**GOALS**:
1: Quote the entries verbatim, starting at their first line and stopping after the line that contains "[538, 335, 550, 385]".
2: Extend the passage on violence against women in Bosnia and Herzegovina, picking up right after its final sentence.

**SOURCE EXTRACT**:
···
Since the war ended, despite important developments in combating violence against women and legally binding international conventions, the situation remains bleak. The Organization for Security and Cooperation in Europe (OSCE) quantitative survey on violence against women in Bosnia and Herzegovina published this year found that 48 percent of women there have experienced some form of abuse, including intimate partner violence, nonpartner violence, stalking, and sexual harassment since the age of 15. And 25 percent of all women, almost twice the rate across the EU, believe that domestic violence is a private matter and should be handled within the family. That leads to underreporting of violence against women.
Besides harm to the victims, the whole society incurs the costs. A recent U.N. study suggests that the total estimated annual economic cost of domestic violence is $37.2 million between the costs of system of services and costs borne by survivors—making a real dent in Bosnia’s economy.
···
**SUPPLIED RECORDS**:

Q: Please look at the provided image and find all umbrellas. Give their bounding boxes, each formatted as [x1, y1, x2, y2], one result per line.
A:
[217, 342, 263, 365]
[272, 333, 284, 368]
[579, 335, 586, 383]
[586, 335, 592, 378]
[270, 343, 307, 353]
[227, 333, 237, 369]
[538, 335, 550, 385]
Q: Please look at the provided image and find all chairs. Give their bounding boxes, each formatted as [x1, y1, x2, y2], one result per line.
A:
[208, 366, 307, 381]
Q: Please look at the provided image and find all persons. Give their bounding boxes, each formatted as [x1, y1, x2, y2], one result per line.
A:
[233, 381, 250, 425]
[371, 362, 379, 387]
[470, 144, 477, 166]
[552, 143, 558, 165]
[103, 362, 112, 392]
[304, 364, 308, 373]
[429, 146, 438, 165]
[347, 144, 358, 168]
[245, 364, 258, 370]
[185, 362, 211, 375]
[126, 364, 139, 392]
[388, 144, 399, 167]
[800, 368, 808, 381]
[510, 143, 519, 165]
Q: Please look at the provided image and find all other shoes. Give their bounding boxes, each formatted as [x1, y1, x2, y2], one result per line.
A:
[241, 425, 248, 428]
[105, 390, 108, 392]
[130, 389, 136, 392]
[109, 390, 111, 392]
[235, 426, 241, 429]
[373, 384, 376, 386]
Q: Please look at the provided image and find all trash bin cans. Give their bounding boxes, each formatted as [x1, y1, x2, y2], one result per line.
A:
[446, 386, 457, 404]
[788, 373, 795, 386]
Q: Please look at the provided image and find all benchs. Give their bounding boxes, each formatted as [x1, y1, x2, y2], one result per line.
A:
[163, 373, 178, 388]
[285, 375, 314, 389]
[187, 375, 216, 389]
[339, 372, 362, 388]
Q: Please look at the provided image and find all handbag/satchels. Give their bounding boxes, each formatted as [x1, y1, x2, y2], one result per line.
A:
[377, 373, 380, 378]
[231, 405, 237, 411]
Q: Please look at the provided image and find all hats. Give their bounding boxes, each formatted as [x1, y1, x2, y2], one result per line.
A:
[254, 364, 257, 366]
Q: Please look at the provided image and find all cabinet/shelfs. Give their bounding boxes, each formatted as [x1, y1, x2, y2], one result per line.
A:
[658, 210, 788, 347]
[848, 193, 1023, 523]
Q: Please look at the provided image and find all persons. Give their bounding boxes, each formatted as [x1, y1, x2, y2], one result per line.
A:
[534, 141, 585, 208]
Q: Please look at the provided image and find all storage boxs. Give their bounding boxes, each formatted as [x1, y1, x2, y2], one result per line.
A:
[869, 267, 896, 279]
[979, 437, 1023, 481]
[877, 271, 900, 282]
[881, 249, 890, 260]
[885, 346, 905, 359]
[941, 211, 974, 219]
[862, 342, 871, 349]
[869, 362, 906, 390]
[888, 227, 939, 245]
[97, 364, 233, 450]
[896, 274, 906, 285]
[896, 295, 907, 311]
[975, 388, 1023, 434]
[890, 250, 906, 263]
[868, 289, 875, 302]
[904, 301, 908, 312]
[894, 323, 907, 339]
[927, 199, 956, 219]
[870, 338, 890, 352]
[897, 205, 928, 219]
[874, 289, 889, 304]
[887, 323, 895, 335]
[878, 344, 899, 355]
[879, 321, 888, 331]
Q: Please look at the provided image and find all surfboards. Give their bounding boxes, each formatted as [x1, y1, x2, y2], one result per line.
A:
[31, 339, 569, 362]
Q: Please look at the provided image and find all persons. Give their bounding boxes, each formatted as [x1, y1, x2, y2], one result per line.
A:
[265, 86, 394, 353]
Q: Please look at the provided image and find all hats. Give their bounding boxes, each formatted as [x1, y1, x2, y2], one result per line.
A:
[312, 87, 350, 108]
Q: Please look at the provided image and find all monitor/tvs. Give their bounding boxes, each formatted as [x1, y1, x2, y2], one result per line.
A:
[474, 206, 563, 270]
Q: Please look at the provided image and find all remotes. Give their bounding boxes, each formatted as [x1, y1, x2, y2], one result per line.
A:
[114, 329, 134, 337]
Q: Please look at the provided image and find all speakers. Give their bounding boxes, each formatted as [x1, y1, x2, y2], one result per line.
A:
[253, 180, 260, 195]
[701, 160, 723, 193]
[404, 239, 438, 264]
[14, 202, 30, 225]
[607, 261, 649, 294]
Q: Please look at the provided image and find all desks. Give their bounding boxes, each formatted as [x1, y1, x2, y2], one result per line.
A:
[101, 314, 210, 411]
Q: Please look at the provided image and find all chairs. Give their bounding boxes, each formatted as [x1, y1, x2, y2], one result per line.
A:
···
**RESPONSES IN ORDER**:
1:
Q: Please look at the provided image and find all umbrellas. Give their bounding boxes, each formatted as [x1, y1, x2, y2], one result per line.
A:
[217, 342, 263, 365]
[272, 333, 284, 368]
[579, 335, 586, 383]
[586, 335, 592, 378]
[270, 343, 307, 353]
[227, 333, 237, 369]
[538, 335, 550, 385]

2:
In general, among the women who experienced conflict in Bosnia between 1992 and 1995, the OSCE found that nearly half of women had property seriously damaged or destroyed, nearly two-thirds of women had a spouse or family member who took part in the fighting, and for almost 48 percent it was not possible to find work. More than two in five had to flee their homes, and 24 percent of those fleeing conflict in Bosnia were unable to return—many remain permanently displaced.
Theoretically, there are gender equality mechanisms in place to address these issues. According to the Constitution of Bosnia and Herzegovina, Article 2 prohibits discrimination on any grounds, including gender. Bosnia and Herzegovina has ratified the Convention on the Elimination of All Forms of Discrimination Against Women and signed the Optional Protocol. The gender equality strategy is implemented via gender action plans, and the country’s most recent National Action Plan covers the period of 2018 to 2022.
Bosnia and Herzegovina also adopted a plan for the implementation of U.N. Security Council Resolution 1325, which reaffirms the importance of involving women in preventing conflict and building peace. But the political will to implement and uphold what has been signed simply doesn’t exist.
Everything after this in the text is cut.